CLPR was invited to attend the recent “Africa Regional Capacity Building Workshop on Nagoya Protocol on Access and Benefit Sharing (ABS), Traditional Knowledge (TK) and Nagoya Kuala Lumpur Supplementary Protocol on Liability and Redress of Biosafety (NKLSP)” organised by the National Biodiversity Authority (NBA) in conjunction with the Ministry of Forests and the Ministry of External Affairs, India at the Royal Orchid Hotel, Bangalore.
Spread over three days between February 11, 2013 to February 13, 2013, the conference featured parallel sessions on issues relating to ABS and TK on the one side, and NKLSP on the other. The speakers at the conference included Dr. Olivier Rukondo (Secretariat, CBD) Dr. Kabir S. Bavikatte (NBA), Dr. V.K. Gupta (CSIR) and CLPR’s own Dr. Sudhir Krishnaswamy. The ABS and TK sessions traversed a wide range of issues, beginning with an overview of the Nagoya Protocol, moving on to the setting up of digital TK libraries in India, and ending with the conceptualizing of greater international collaborative efforts in the field of ABS and TK.
Dr. Sudhir Krishnaswamy was invited to address the other participants, and discuss the legal issues relating to Biodiversity, ABS and TK in India. In the course of his presentation, Sudhir raised several important questions relating to TK in India and discussed these questions under three thematic heads – Nation State Questions; Nation State exploitation and Misleading Property Concepts.
India’s approach to TK contradicts its attitude to Intellectual Property Rights – the latter is marked by a constant effort to reduce limitations in favour of making these rights more open, whereas the former is encouraged to be understood in terms of the source and extent of property ownership. Another striking characteristic of India’s treatment of TK issues relates to how it is often viewed as a Nation State issue and not one of communities. The discussion of TK issues in India thus, always works under the premise that the people and the Nation State are one and the same.

Dataset:
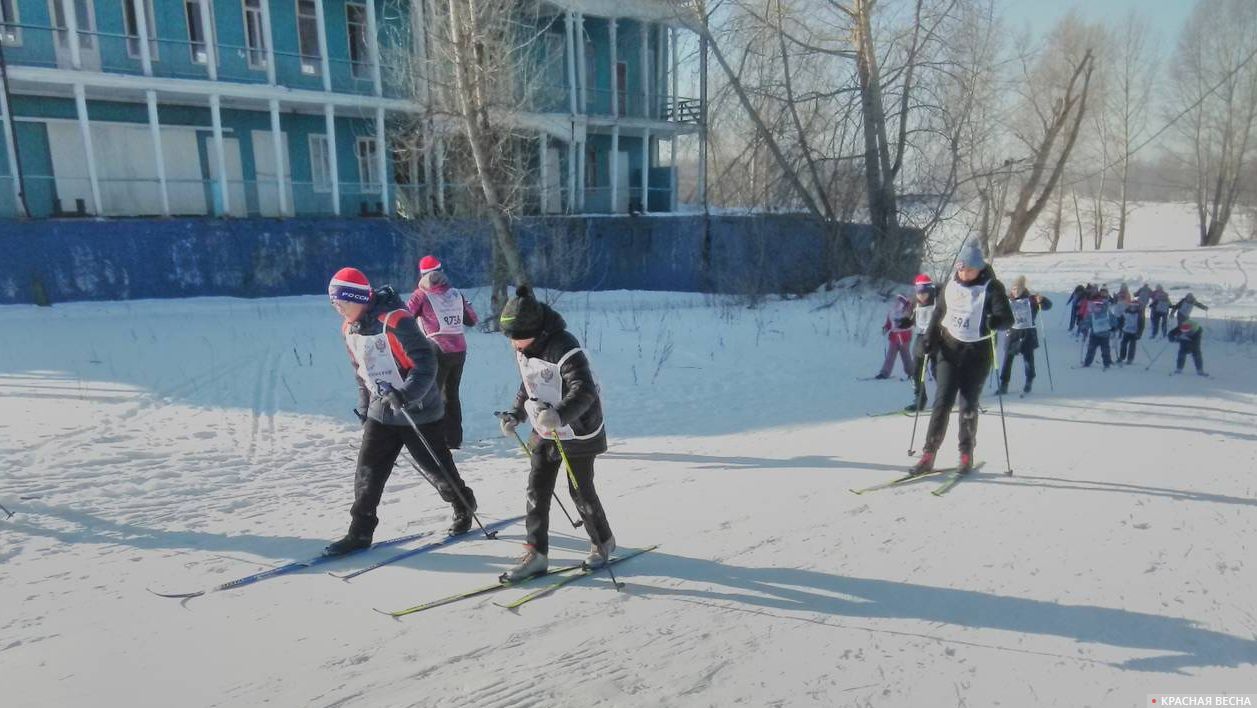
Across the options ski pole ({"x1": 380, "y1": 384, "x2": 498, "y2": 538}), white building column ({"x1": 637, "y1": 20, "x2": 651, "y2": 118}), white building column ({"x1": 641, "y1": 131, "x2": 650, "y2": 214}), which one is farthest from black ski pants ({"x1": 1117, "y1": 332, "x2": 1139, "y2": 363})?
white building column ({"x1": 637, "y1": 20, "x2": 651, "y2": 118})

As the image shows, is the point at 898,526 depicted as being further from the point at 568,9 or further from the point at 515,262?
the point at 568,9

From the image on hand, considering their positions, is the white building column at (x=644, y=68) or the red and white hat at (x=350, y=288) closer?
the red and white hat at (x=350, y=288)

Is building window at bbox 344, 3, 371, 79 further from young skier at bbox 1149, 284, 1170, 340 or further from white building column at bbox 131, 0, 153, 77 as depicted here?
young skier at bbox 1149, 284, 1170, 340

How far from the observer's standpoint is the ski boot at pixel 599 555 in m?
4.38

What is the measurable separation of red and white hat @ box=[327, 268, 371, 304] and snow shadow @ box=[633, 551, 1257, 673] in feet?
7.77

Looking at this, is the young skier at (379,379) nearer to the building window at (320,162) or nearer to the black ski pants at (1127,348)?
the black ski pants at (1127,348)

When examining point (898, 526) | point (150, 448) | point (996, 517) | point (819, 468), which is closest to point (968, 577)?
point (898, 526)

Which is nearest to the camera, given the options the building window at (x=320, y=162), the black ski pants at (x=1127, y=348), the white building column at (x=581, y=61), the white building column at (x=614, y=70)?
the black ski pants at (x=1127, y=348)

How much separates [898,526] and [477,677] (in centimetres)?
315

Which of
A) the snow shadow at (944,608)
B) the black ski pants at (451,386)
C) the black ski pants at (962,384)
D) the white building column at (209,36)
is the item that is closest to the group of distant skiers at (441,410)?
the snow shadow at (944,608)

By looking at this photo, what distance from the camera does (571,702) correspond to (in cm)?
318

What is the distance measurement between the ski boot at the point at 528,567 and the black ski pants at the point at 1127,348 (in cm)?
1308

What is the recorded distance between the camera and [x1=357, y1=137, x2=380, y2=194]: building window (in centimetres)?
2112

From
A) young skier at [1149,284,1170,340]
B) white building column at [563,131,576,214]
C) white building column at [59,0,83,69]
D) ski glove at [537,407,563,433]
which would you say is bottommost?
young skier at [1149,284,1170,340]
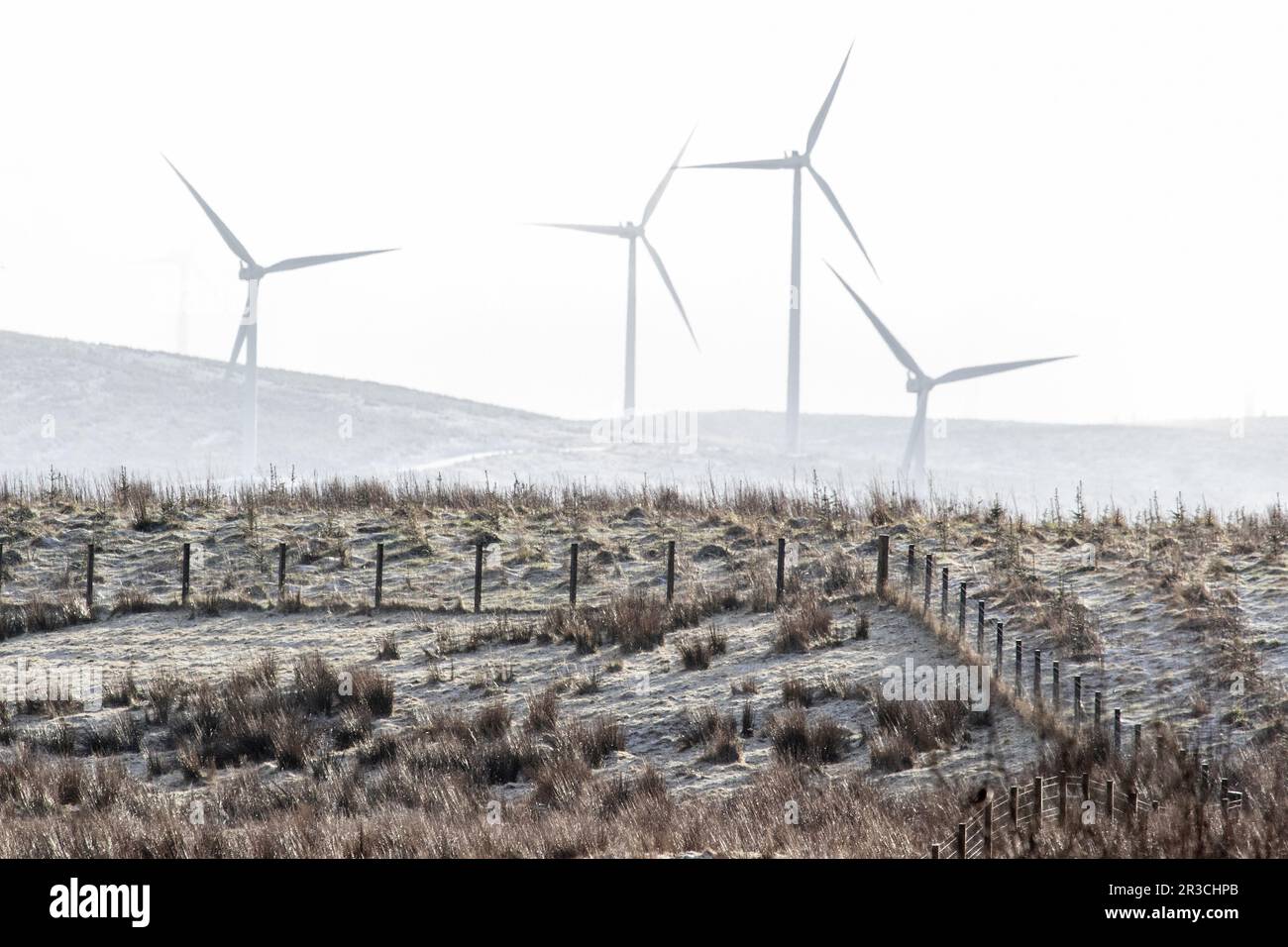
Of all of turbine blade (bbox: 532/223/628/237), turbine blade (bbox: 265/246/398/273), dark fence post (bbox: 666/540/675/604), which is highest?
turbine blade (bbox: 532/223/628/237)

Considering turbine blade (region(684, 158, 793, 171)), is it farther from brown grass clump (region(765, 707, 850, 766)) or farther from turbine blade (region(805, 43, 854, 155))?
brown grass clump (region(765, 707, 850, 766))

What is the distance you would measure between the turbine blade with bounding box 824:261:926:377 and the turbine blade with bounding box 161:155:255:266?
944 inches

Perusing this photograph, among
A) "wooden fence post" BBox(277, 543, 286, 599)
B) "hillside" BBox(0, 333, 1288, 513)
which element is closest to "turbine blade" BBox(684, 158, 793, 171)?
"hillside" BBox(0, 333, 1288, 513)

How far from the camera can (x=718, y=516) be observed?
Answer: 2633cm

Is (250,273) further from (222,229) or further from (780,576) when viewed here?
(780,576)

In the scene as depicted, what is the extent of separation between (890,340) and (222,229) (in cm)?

Prompt A:
According to the workshop report, under what three thematic heads did Dr. Sudhir Krishnaswamy discuss questions about TK in India?
Prompt B:
Please continue the workshop report on the Nagoya Protocol from where it stops.

Answer area A:
Nation State Questions, Nation State exploitation, and Misleading Property Concepts.

Answer area B:
Have we done well by responding to TK issues through the lens of property and nation-state terms? India provides a good setting to these questions, because it is involved in both international and domestic matters of this sort. Taking a closer look at two kinds of strategies adopted for use with reference to TK, we note that:
a) Defensive Strategies:
These strategies arose with the appearance of misappropriation and bio-piracy questions. Broadly speaking, defensive strategies refer to three strategies – misappropriation, archiving and a public domain-patenting strategy. Though largely ineffective, defensive strategies have shown to be of some significance, especially in the fields of pharmaceutical drugs. Furthermore, the strategies of archiving have resulted in the setting up of bio diversity registers like the Traditional Knowledge Digital Library in India.
b) Offensive Strategies:
Offensive strategies are often favoured because they are often a revenue source. Offensive strategies can be understood in the context of Geographical indications and TK – the two share a strong interface, however the former are almost always applied for by the State or Parastatal agencies, NOT the communities. This has led to the creation of new property regimes.
In other words, both strategies have rendered themselves relatively useless, in the context of ABS and TK in India. Thus, the discussion on IP and TK, and the need to reconcile the two ends with the following questions:
(1)Nation State Questions: While examining the manner in which the Government or the State has appropriated forest lands, it is necessary for us to better understand the new forms of state ownership that are being created in the process.
(2) Nation State exploitation: Caught up in the web of international dialogue, we have failed to assess the extent and persvasive nature of domestic exploitaton being conducted in the realm of bio-diversity. Thus the question is no longer one of ownership, but of distribution as well.
(3) Misleading Property Concepts: The concept of property rights acts as a distraction, pulling us away from the real questions which must delve deeper into environmental concerns and community participation. Property regimes also end up being harmful, since they almost invariably lead TK into the wrong hands.
Concluding, Sudhir thus ended his presentation on the note that India is yet to conceive of a good working system with reference to ABS and TK.